Now that's more like it!! A well informed article, that is well written and imparts some useful information... More of the same please THG!!
I'm just off to sell those AMD shares...
Bob
While the article is sound, it did upset me the at the first two pages talk about the 'Conroe' architecture. 'Core 2' is the name of the architecture used in the Conroe line of processors. 'Conroe' is the name given to the first desktop iteration of the core2 architecture, just as Allendale is the value version and Kentsfield the quad core version (along with all the new iterations that utilize different cache sizes or manufacturing process).
It is difficult to inspire confidence in your readers when such obvious mistakes are apparent.

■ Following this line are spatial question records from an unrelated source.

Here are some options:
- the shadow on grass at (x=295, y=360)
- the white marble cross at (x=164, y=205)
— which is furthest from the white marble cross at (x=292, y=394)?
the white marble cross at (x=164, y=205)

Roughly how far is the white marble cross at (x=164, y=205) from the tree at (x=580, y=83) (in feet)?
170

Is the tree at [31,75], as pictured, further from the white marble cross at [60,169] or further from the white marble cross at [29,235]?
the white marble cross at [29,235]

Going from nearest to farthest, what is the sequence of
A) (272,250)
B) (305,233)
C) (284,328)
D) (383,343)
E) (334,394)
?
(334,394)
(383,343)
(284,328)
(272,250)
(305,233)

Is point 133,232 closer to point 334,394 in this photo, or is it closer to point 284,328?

Jammydodger : I think the usage may be a little off, but to say the conroe architecture, just means the uarch used by the conroe chips - which is in common with all chips of the generation. Also, the architecture was refered to by the code name Merom . Core 2 is a retail brand name. Either way, this is a minor mistake and not something that would make me doubt the validity of the article.
at last a quality oriented article!!!
Complete and detailed i want to see more in the future!

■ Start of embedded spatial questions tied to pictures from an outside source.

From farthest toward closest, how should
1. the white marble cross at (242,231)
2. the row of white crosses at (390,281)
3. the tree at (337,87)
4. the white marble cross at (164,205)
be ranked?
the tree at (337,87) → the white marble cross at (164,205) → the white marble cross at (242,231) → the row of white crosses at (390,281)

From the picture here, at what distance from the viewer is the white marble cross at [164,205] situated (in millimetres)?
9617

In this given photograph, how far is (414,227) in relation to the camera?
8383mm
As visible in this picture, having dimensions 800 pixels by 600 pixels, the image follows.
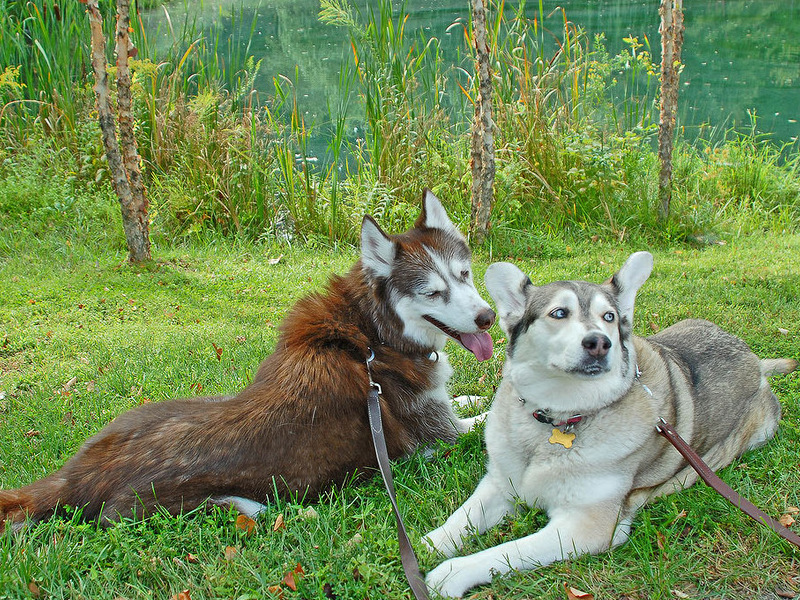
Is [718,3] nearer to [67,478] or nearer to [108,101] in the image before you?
[108,101]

KingGreatYat: I do realise that I could be seen to be splitting hairs, but when an article goes in to such detail about an upcoming processor architecture but begins the article by failing to recognise the distinction between an architecture and a core then it does raise the question of whether the writer has fully understood what it is that he is trying to impart upon us. If I were to begin an article by talking about intel's 'Northwood' architecture then I would be talking non-sense, Northwood was a chip based around Intel's 'Netburst' architecture. The Merom is, as far as I am aware, the first mobile variant of the Core2 architecture, it was proceeded by the Yonah based on Intel's 'Core' architecture, which was itself based on the 'P6' architecture.

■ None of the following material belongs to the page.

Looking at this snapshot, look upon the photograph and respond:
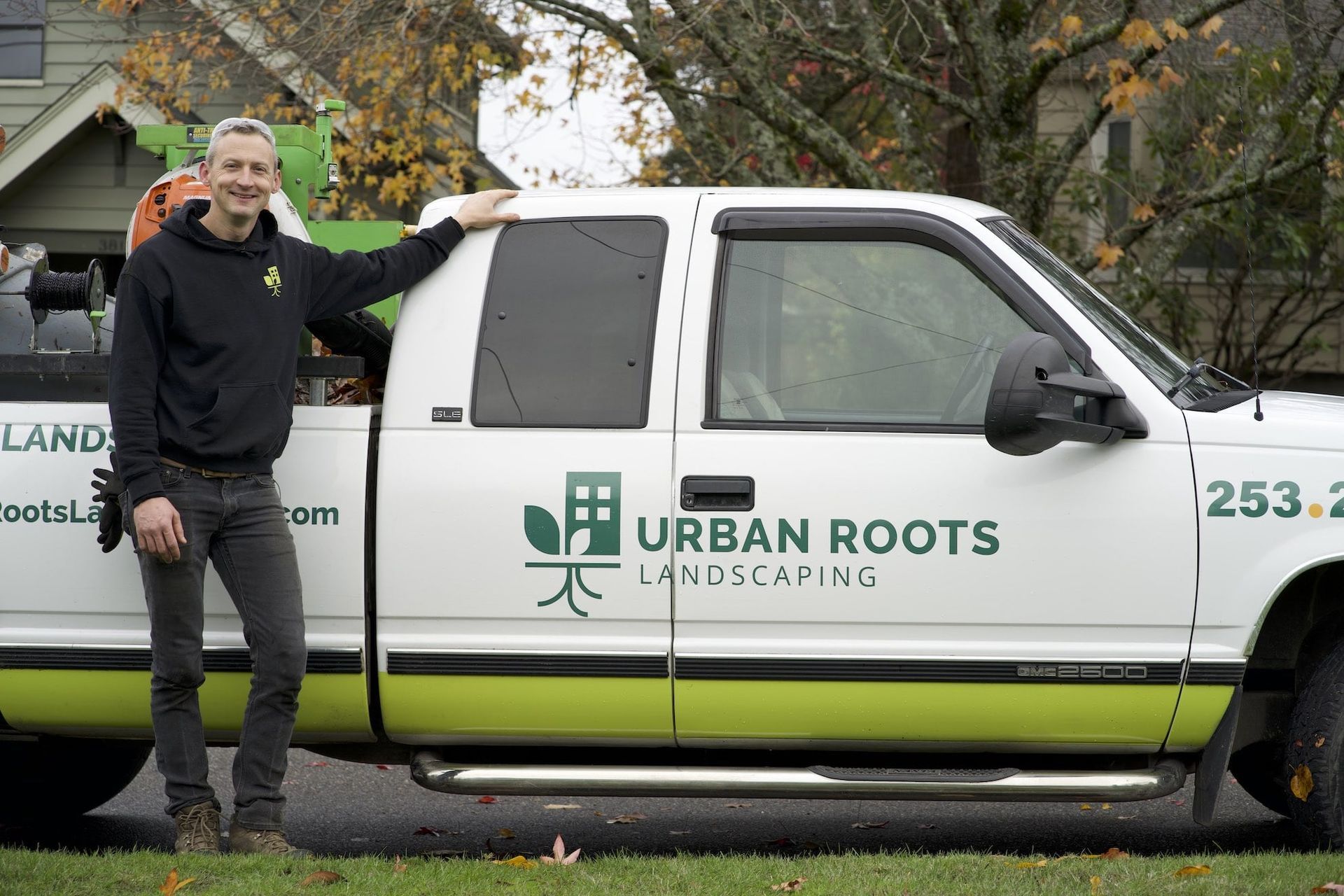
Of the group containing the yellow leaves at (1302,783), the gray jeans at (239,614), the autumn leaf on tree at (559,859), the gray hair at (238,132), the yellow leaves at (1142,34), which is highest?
the yellow leaves at (1142,34)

competition is good for the market,end user like us have many choises to pick,AMD or intel.i agreed with americanbrian.lets wait the counter attack from AMD with the lates technologies n off course with lowest price.
[quote=Article]Intel says the problem is solved now, but provides no details on the operation of the new prefetch algorithms[/quote]
Something tells me this is going to be pivotal if Deneb proves to be any good...
Great article, by the way, minor niggles aside!